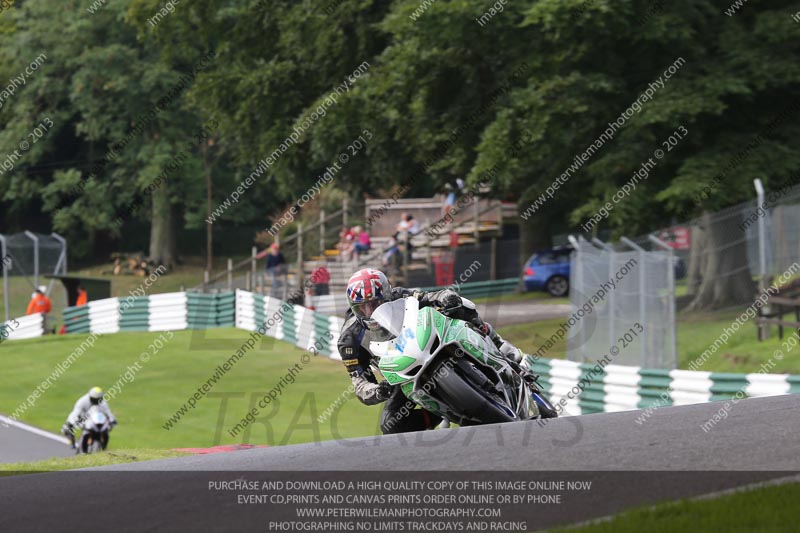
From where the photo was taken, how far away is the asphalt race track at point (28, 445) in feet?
54.0

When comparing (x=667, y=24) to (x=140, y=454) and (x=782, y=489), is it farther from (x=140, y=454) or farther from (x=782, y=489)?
(x=782, y=489)

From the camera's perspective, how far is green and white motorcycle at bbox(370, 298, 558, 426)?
25.9 feet

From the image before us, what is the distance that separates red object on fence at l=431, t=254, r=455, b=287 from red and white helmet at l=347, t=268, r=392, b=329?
21253 millimetres

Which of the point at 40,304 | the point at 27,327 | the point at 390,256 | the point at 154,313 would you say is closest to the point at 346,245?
→ the point at 390,256

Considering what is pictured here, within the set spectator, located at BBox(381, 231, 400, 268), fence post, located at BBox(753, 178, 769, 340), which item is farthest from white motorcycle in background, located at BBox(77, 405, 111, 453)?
spectator, located at BBox(381, 231, 400, 268)

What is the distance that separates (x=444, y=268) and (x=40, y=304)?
1035 cm

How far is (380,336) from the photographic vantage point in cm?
842

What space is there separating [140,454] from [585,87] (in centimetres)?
1404

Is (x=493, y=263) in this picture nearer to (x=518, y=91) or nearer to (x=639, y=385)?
(x=518, y=91)

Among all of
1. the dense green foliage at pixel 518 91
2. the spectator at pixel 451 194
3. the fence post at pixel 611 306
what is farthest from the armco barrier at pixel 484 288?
the fence post at pixel 611 306

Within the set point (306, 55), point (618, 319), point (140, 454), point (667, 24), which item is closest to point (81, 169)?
point (306, 55)

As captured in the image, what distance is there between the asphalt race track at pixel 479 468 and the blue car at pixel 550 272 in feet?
73.5

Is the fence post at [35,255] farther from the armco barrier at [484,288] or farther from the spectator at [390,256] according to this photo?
the armco barrier at [484,288]

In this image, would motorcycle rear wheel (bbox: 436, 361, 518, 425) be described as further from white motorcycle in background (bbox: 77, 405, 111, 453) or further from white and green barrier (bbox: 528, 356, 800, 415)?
white motorcycle in background (bbox: 77, 405, 111, 453)
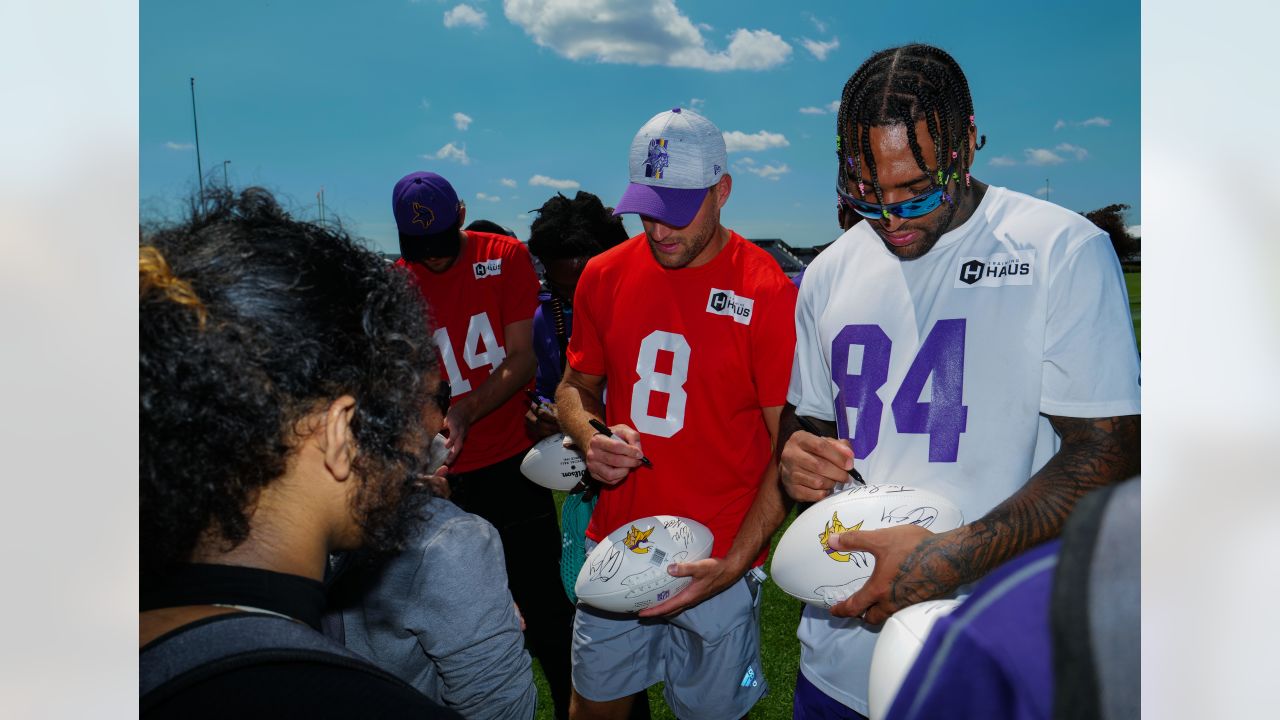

###

_EXERCISE INSTRUCTIONS_. Turn everything from the start of the material down to the line containing "21253 millimetres", both included, into a Markdown table with the columns Row and Line, skipping blank lines. Leave the pictures out.

_THE OUTPUT_.
| Row | Line |
|---|---|
| 1 | From where the photo was taken, how far away is the asphalt race track at point (28, 445) in feet? |
| 2 | 54.0 |
| 3 | When comparing (x=667, y=24) to (x=140, y=454) and (x=782, y=489), is it farther from (x=140, y=454) or farther from (x=782, y=489)? |
| 4 | (x=782, y=489) |
| 5 | From the camera's perspective, how far is green and white motorcycle at bbox(370, 298, 558, 426)? |
| 6 | 25.9 feet |
| 7 | From the image before us, what is the distance that separates red object on fence at l=431, t=254, r=455, b=287 from red and white helmet at l=347, t=268, r=392, b=329? |
| 8 | 21253 millimetres |